WORK ITEM → Copy the records below exactly, but leave out any picture they contain.

┌──

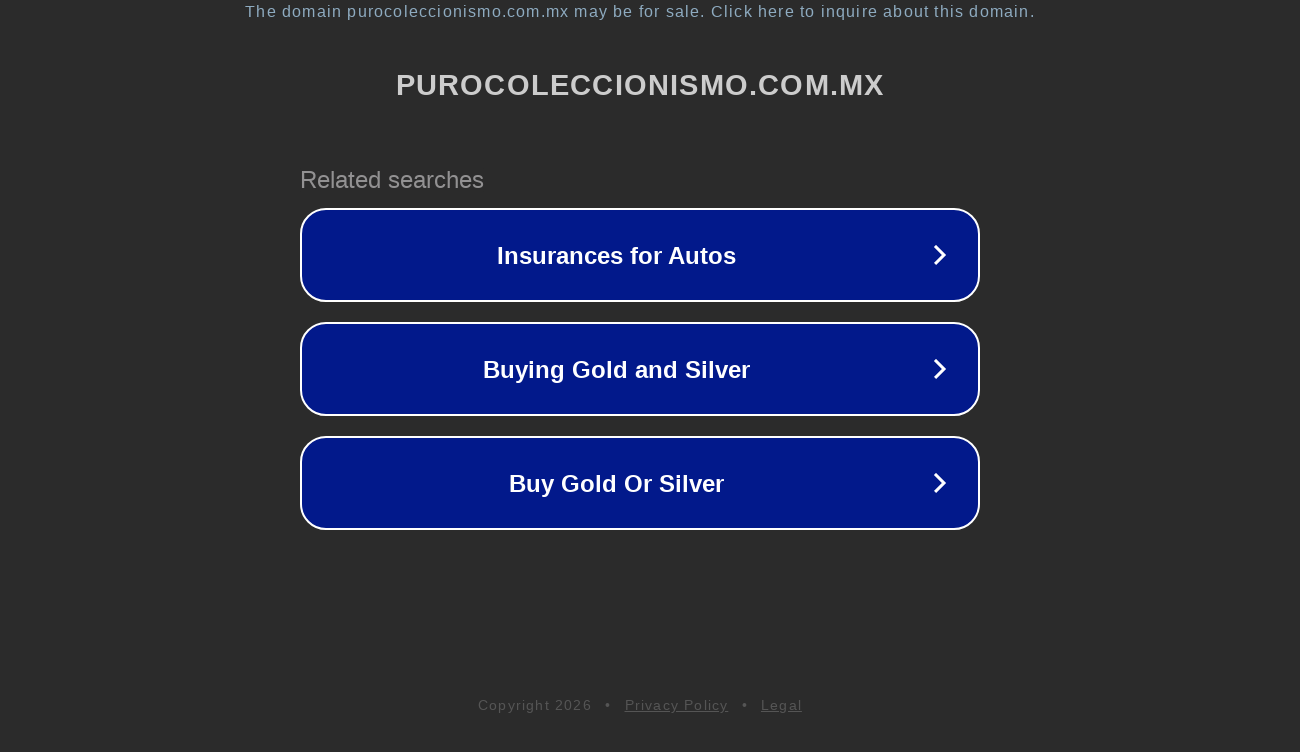

--- FILE ---
content_type: text/html; charset=utf-8
request_url: https://purocoleccionismo.com.mx/como-se-hace-la-pocion-de-debilidad-en-minecraft/
body_size: 1138
content:
<!doctype html>
<html data-adblockkey="MFwwDQYJKoZIhvcNAQEBBQADSwAwSAJBANDrp2lz7AOmADaN8tA50LsWcjLFyQFcb/P2Txc58oYOeILb3vBw7J6f4pamkAQVSQuqYsKx3YzdUHCvbVZvFUsCAwEAAQ==_uKZto6jxhMVwhCDyTkww1ykwqKQjslrdNf7RbRJbwupA5G5/8yh8Nl/oIhBZSTOafHzu13h59TvGMemTrELaWg==" lang="en" style="background: #2B2B2B;">
<head>
    <meta charset="utf-8">
    <meta name="viewport" content="width=device-width, initial-scale=1">
    <link rel="icon" href="[data-uri]">
    <link rel="preconnect" href="https://www.google.com" crossorigin>
</head>
<body>
<div id="target" style="opacity: 0"></div>
<script>window.park = "[base64]";</script>
<script src="/bykzzshIm.js"></script>
</body>
</html>
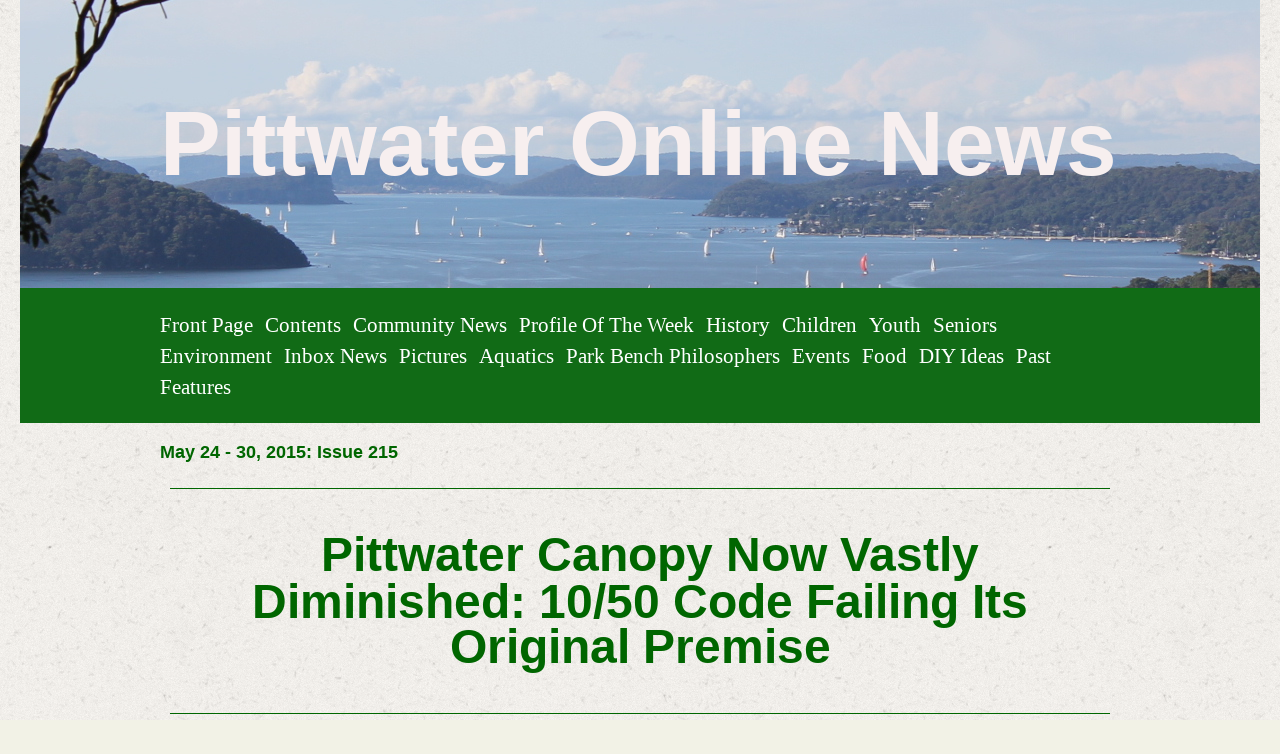

--- FILE ---
content_type: text/html; charset=utf-8
request_url: https://accounts.google.com/o/oauth2/postmessageRelay?parent=https%3A%2F%2Fwww.pittwateronlinenews.com&jsh=m%3B%2F_%2Fscs%2Fabc-static%2F_%2Fjs%2Fk%3Dgapi.lb.en.2kN9-TZiXrM.O%2Fd%3D1%2Frs%3DAHpOoo_B4hu0FeWRuWHfxnZ3V0WubwN7Qw%2Fm%3D__features__
body_size: 164
content:
<!DOCTYPE html><html><head><title></title><meta http-equiv="content-type" content="text/html; charset=utf-8"><meta http-equiv="X-UA-Compatible" content="IE=edge"><meta name="viewport" content="width=device-width, initial-scale=1, minimum-scale=1, maximum-scale=1, user-scalable=0"><script src='https://ssl.gstatic.com/accounts/o/2580342461-postmessagerelay.js' nonce="NWsXIVXmDQYeUQ6HzOLyWg"></script></head><body><script type="text/javascript" src="https://apis.google.com/js/rpc:shindig_random.js?onload=init" nonce="NWsXIVXmDQYeUQ6HzOLyWg"></script></body></html>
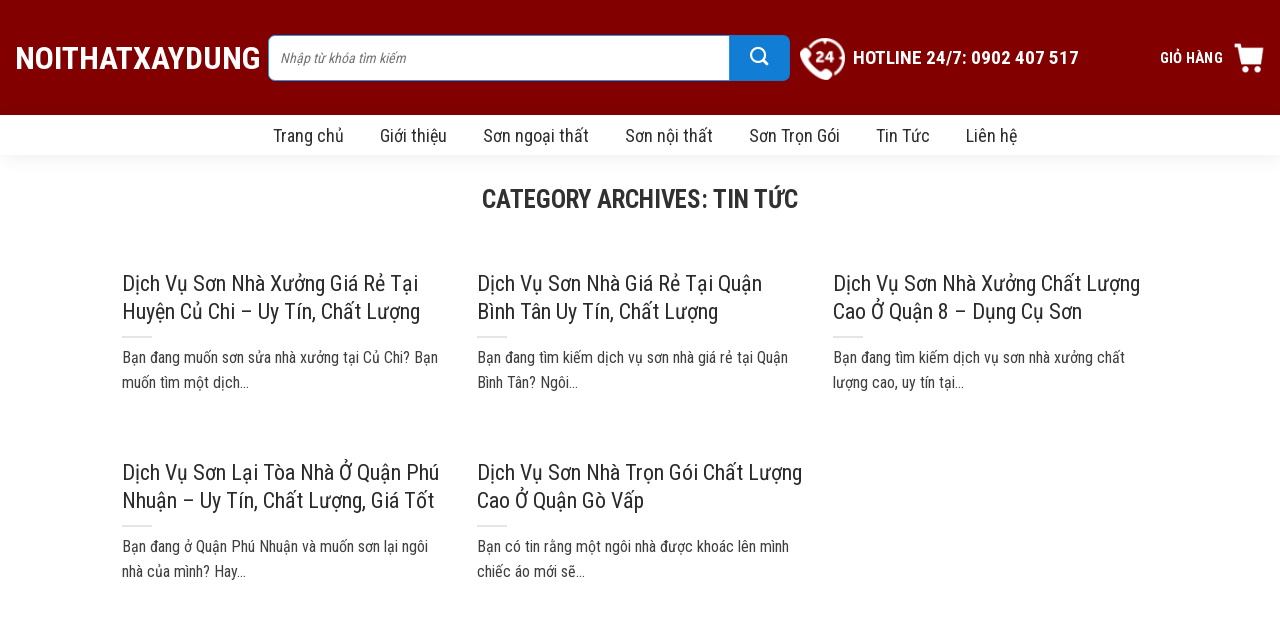

--- FILE ---
content_type: text/html; charset=utf-8
request_url: https://www.google.com/recaptcha/api2/aframe
body_size: 266
content:
<!DOCTYPE HTML><html><head><meta http-equiv="content-type" content="text/html; charset=UTF-8"></head><body><script nonce="sFsJpq8BKkpad7JNhsgkOA">/** Anti-fraud and anti-abuse applications only. See google.com/recaptcha */ try{var clients={'sodar':'https://pagead2.googlesyndication.com/pagead/sodar?'};window.addEventListener("message",function(a){try{if(a.source===window.parent){var b=JSON.parse(a.data);var c=clients[b['id']];if(c){var d=document.createElement('img');d.src=c+b['params']+'&rc='+(localStorage.getItem("rc::a")?sessionStorage.getItem("rc::b"):"");window.document.body.appendChild(d);sessionStorage.setItem("rc::e",parseInt(sessionStorage.getItem("rc::e")||0)+1);localStorage.setItem("rc::h",'1769002505596');}}}catch(b){}});window.parent.postMessage("_grecaptcha_ready", "*");}catch(b){}</script></body></html>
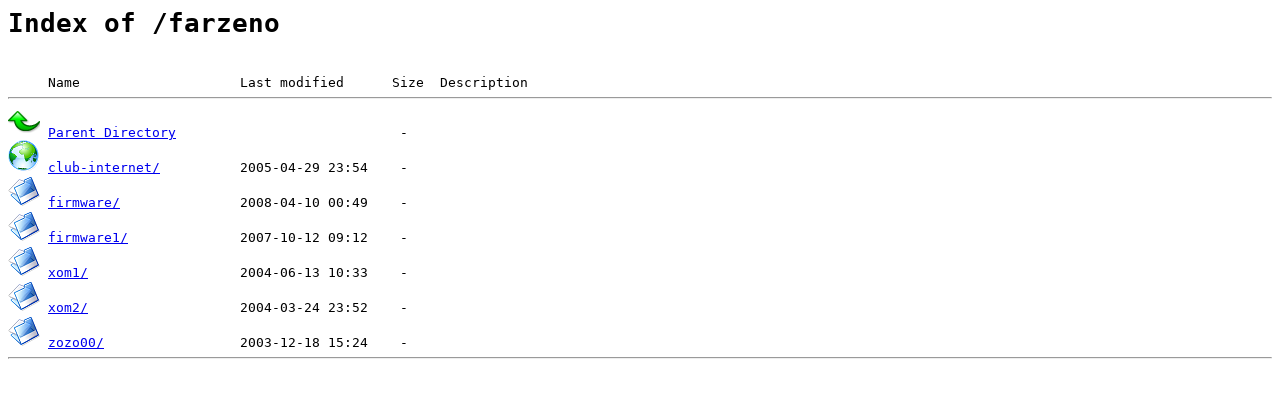

--- FILE ---
content_type: text/html; charset=utf-8
request_url: https://archive.rpc1.org/farzeno/
body_size: 174
content:
<!DOCTYPE HTML PUBLIC "-//W3C//DTD HTML 3.2 Final//EN">
<html>
<head>
<title>Index of /farzeno</title>
</head>
<body>
<pre><h1>Index of /farzeno</h1><img src="/icons/blank.png" alt="Icon" width="32" height="32"> Name                    Last modified      Size  Description<hr><a href="/"><img src="/icons/back.png" alt="[PARENTDIR]" width="32" height="32"></a> <a href="/">Parent Directory</a>                            -
<a href="club-internet/"><img src="/icons/world.png" alt="[DIR]" width="32" height="32"></a> <a href="club-internet/">club-internet/</a>          2005-04-29 23:54    -
<a href="firmware/"><img src="/icons/folder.png" alt="[DIR]" width="32" height="32"></a> <a href="firmware/">firmware/</a>               2008-04-10 00:49    -
<a href="firmware1/"><img src="/icons/folder.png" alt="[DIR]" width="32" height="32"></a> <a href="firmware1/">firmware1/</a>              2007-10-12 09:12    -
<a href="xom1/"><img src="/icons/folder.png" alt="[DIR]" width="32" height="32"></a> <a href="xom1/">xom1/</a>                   2004-06-13 10:33    -
<a href="xom2/"><img src="/icons/folder.png" alt="[DIR]" width="32" height="32"></a> <a href="xom2/">xom2/</a>                   2004-03-24 23:52    -
<a href="zozo00/"><img src="/icons/folder.png" alt="[DIR]" width="32" height="32"></a> <a href="zozo00/">zozo00/</a>                 2003-12-18 15:24    -
<hr></pre>
</body>
</html>
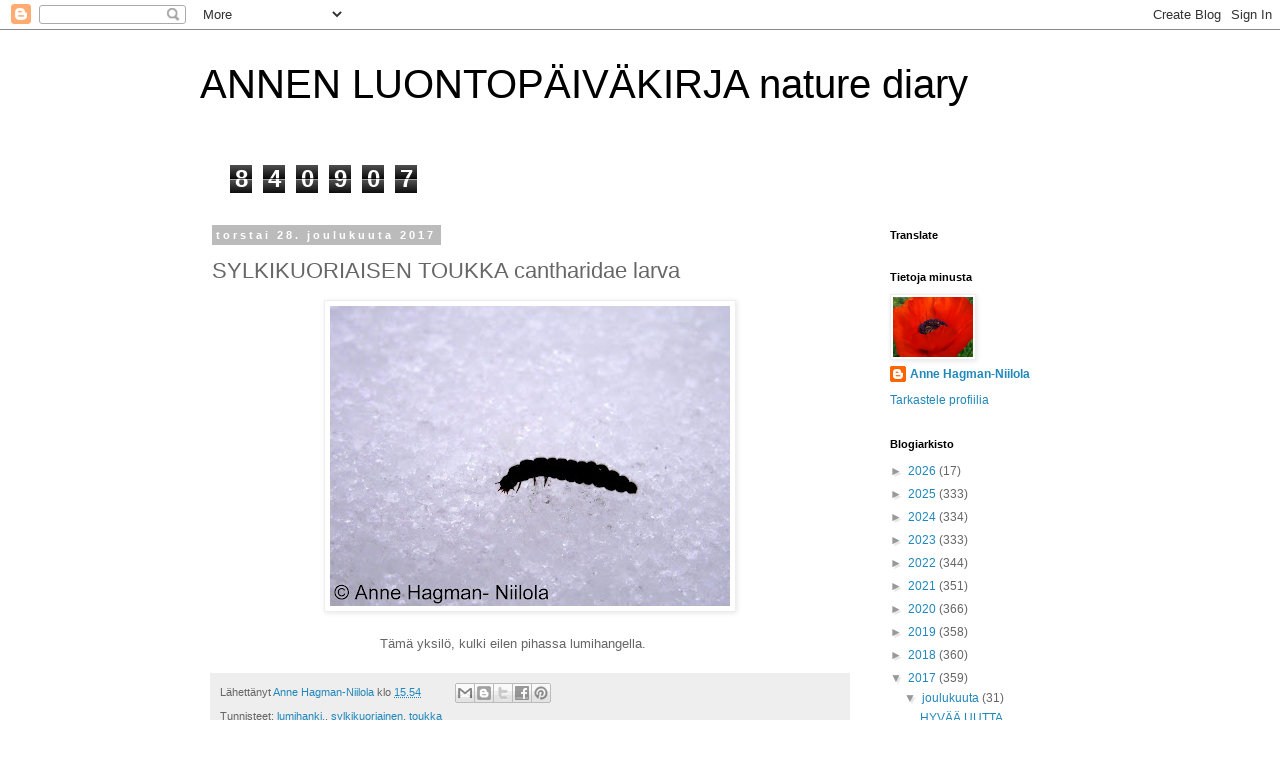

--- FILE ---
content_type: text/html; charset=UTF-8
request_url: https://annenluontopaivakirja.blogspot.com/b/stats?style=BLACK_TRANSPARENT&timeRange=ALL_TIME&token=APq4FmBwNgoVfGLzOMezh3hK0WQQlHK7HxEApkaky8vShKvLV2SGKxyb-0Fh2a5XosHEZlfGy9DK2eoPRW5QOvceGaT-Ox3_OQ
body_size: -15
content:
{"total":840907,"sparklineOptions":{"backgroundColor":{"fillOpacity":0.1,"fill":"#000000"},"series":[{"areaOpacity":0.3,"color":"#202020"}]},"sparklineData":[[0,39],[1,6],[2,5],[3,6],[4,5],[5,9],[6,34],[7,28],[8,7],[9,5],[10,6],[11,15],[12,24],[13,45],[14,53],[15,37],[16,48],[17,27],[18,29],[19,61],[20,100],[21,24],[22,7],[23,11],[24,23],[25,31],[26,6],[27,10],[28,39],[29,24]],"nextTickMs":514285}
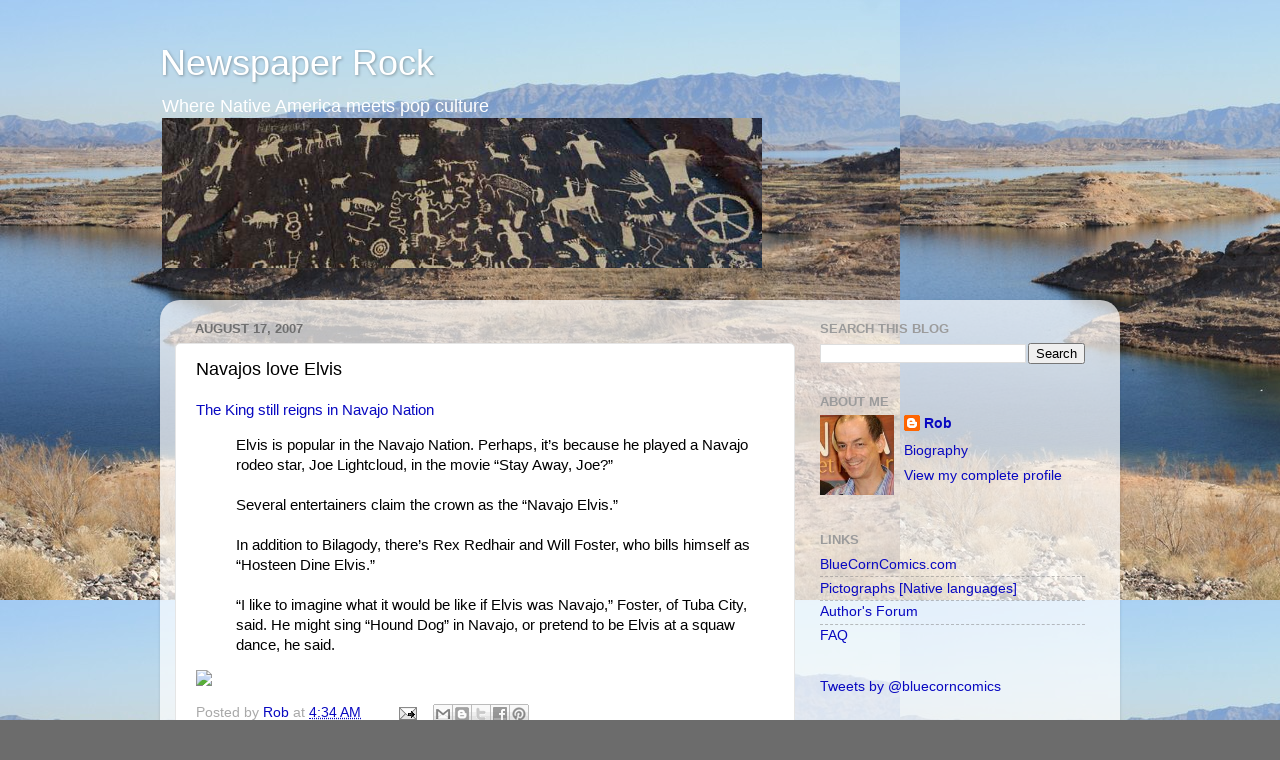

--- FILE ---
content_type: text/html; charset=utf-8
request_url: https://www.google.com/recaptcha/api2/aframe
body_size: 266
content:
<!DOCTYPE HTML><html><head><meta http-equiv="content-type" content="text/html; charset=UTF-8"></head><body><script nonce="j5zQsA9nM2uM6nOnpIEOog">/** Anti-fraud and anti-abuse applications only. See google.com/recaptcha */ try{var clients={'sodar':'https://pagead2.googlesyndication.com/pagead/sodar?'};window.addEventListener("message",function(a){try{if(a.source===window.parent){var b=JSON.parse(a.data);var c=clients[b['id']];if(c){var d=document.createElement('img');d.src=c+b['params']+'&rc='+(localStorage.getItem("rc::a")?sessionStorage.getItem("rc::b"):"");window.document.body.appendChild(d);sessionStorage.setItem("rc::e",parseInt(sessionStorage.getItem("rc::e")||0)+1);localStorage.setItem("rc::h",'1769768268994');}}}catch(b){}});window.parent.postMessage("_grecaptcha_ready", "*");}catch(b){}</script></body></html>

└──

WRITTEN REPLY →
--- FILE ---
content_type: text/html; charset=utf-8
request_url: https://purocoleccionismo.com.mx/como-se-hace-la-pocion-de-debilidad-en-minecraft/
body_size: 1138
content:
<!doctype html>
<html data-adblockkey="MFwwDQYJKoZIhvcNAQEBBQADSwAwSAJBANDrp2lz7AOmADaN8tA50LsWcjLFyQFcb/P2Txc58oYOeILb3vBw7J6f4pamkAQVSQuqYsKx3YzdUHCvbVZvFUsCAwEAAQ==_uKZto6jxhMVwhCDyTkww1ykwqKQjslrdNf7RbRJbwupA5G5/8yh8Nl/oIhBZSTOafHzu13h59TvGMemTrELaWg==" lang="en" style="background: #2B2B2B;">
<head>
    <meta charset="utf-8">
    <meta name="viewport" content="width=device-width, initial-scale=1">
    <link rel="icon" href="[data-uri]">
    <link rel="preconnect" href="https://www.google.com" crossorigin>
</head>
<body>
<div id="target" style="opacity: 0"></div>
<script>window.park = "[base64]";</script>
<script src="/bykzzshIm.js"></script>
</body>
</html>

--- FILE ---
content_type: text/html; charset=utf-8
request_url: https://accounts.google.com/o/oauth2/postmessageRelay?parent=https%3A%2F%2Fwww.pittwateronlinenews.com&jsh=m%3B%2F_%2Fscs%2Fabc-static%2F_%2Fjs%2Fk%3Dgapi.lb.en.2kN9-TZiXrM.O%2Fd%3D1%2Frs%3DAHpOoo_B4hu0FeWRuWHfxnZ3V0WubwN7Qw%2Fm%3D__features__
body_size: 164
content:
<!DOCTYPE html><html><head><title></title><meta http-equiv="content-type" content="text/html; charset=utf-8"><meta http-equiv="X-UA-Compatible" content="IE=edge"><meta name="viewport" content="width=device-width, initial-scale=1, minimum-scale=1, maximum-scale=1, user-scalable=0"><script src='https://ssl.gstatic.com/accounts/o/2580342461-postmessagerelay.js' nonce="NWsXIVXmDQYeUQ6HzOLyWg"></script></head><body><script type="text/javascript" src="https://apis.google.com/js/rpc:shindig_random.js?onload=init" nonce="NWsXIVXmDQYeUQ6HzOLyWg"></script></body></html>

--- FILE ---
content_type: text/html; charset=utf-8
request_url: https://www.google.com/recaptcha/api2/aframe
body_size: 266
content:
<!DOCTYPE HTML><html><head><meta http-equiv="content-type" content="text/html; charset=UTF-8"></head><body><script nonce="sFsJpq8BKkpad7JNhsgkOA">/** Anti-fraud and anti-abuse applications only. See google.com/recaptcha */ try{var clients={'sodar':'https://pagead2.googlesyndication.com/pagead/sodar?'};window.addEventListener("message",function(a){try{if(a.source===window.parent){var b=JSON.parse(a.data);var c=clients[b['id']];if(c){var d=document.createElement('img');d.src=c+b['params']+'&rc='+(localStorage.getItem("rc::a")?sessionStorage.getItem("rc::b"):"");window.document.body.appendChild(d);sessionStorage.setItem("rc::e",parseInt(sessionStorage.getItem("rc::e")||0)+1);localStorage.setItem("rc::h",'1769002505596');}}}catch(b){}});window.parent.postMessage("_grecaptcha_ready", "*");}catch(b){}</script></body></html>

--- FILE ---
content_type: text/html; charset=utf-8
request_url: https://archive.rpc1.org/farzeno/
body_size: 174
content:
<!DOCTYPE HTML PUBLIC "-//W3C//DTD HTML 3.2 Final//EN">
<html>
<head>
<title>Index of /farzeno</title>
</head>
<body>
<pre><h1>Index of /farzeno</h1><img src="/icons/blank.png" alt="Icon" width="32" height="32"> Name                    Last modified      Size  Description<hr><a href="/"><img src="/icons/back.png" alt="[PARENTDIR]" width="32" height="32"></a> <a href="/">Parent Directory</a>                            -
<a href="club-internet/"><img src="/icons/world.png" alt="[DIR]" width="32" height="32"></a> <a href="club-internet/">club-internet/</a>          2005-04-29 23:54    -
<a href="firmware/"><img src="/icons/folder.png" alt="[DIR]" width="32" height="32"></a> <a href="firmware/">firmware/</a>               2008-04-10 00:49    -
<a href="firmware1/"><img src="/icons/folder.png" alt="[DIR]" width="32" height="32"></a> <a href="firmware1/">firmware1/</a>              2007-10-12 09:12    -
<a href="xom1/"><img src="/icons/folder.png" alt="[DIR]" width="32" height="32"></a> <a href="xom1/">xom1/</a>                   2004-06-13 10:33    -
<a href="xom2/"><img src="/icons/folder.png" alt="[DIR]" width="32" height="32"></a> <a href="xom2/">xom2/</a>                   2004-03-24 23:52    -
<a href="zozo00/"><img src="/icons/folder.png" alt="[DIR]" width="32" height="32"></a> <a href="zozo00/">zozo00/</a>                 2003-12-18 15:24    -
<hr></pre>
</body>
</html>

--- FILE ---
content_type: text/html; charset=UTF-8
request_url: https://annenluontopaivakirja.blogspot.com/b/stats?style=BLACK_TRANSPARENT&timeRange=ALL_TIME&token=APq4FmBwNgoVfGLzOMezh3hK0WQQlHK7HxEApkaky8vShKvLV2SGKxyb-0Fh2a5XosHEZlfGy9DK2eoPRW5QOvceGaT-Ox3_OQ
body_size: -15
content:
{"total":840907,"sparklineOptions":{"backgroundColor":{"fillOpacity":0.1,"fill":"#000000"},"series":[{"areaOpacity":0.3,"color":"#202020"}]},"sparklineData":[[0,39],[1,6],[2,5],[3,6],[4,5],[5,9],[6,34],[7,28],[8,7],[9,5],[10,6],[11,15],[12,24],[13,45],[14,53],[15,37],[16,48],[17,27],[18,29],[19,61],[20,100],[21,24],[22,7],[23,11],[24,23],[25,31],[26,6],[27,10],[28,39],[29,24]],"nextTickMs":514285}

--- FILE ---
content_type: text/html; charset=utf-8
request_url: https://www.google.com/recaptcha/api2/aframe
body_size: 266
content:
<!DOCTYPE HTML><html><head><meta http-equiv="content-type" content="text/html; charset=UTF-8"></head><body><script nonce="j5zQsA9nM2uM6nOnpIEOog">/** Anti-fraud and anti-abuse applications only. See google.com/recaptcha */ try{var clients={'sodar':'https://pagead2.googlesyndication.com/pagead/sodar?'};window.addEventListener("message",function(a){try{if(a.source===window.parent){var b=JSON.parse(a.data);var c=clients[b['id']];if(c){var d=document.createElement('img');d.src=c+b['params']+'&rc='+(localStorage.getItem("rc::a")?sessionStorage.getItem("rc::b"):"");window.document.body.appendChild(d);sessionStorage.setItem("rc::e",parseInt(sessionStorage.getItem("rc::e")||0)+1);localStorage.setItem("rc::h",'1769768268994');}}}catch(b){}});window.parent.postMessage("_grecaptcha_ready", "*");}catch(b){}</script></body></html>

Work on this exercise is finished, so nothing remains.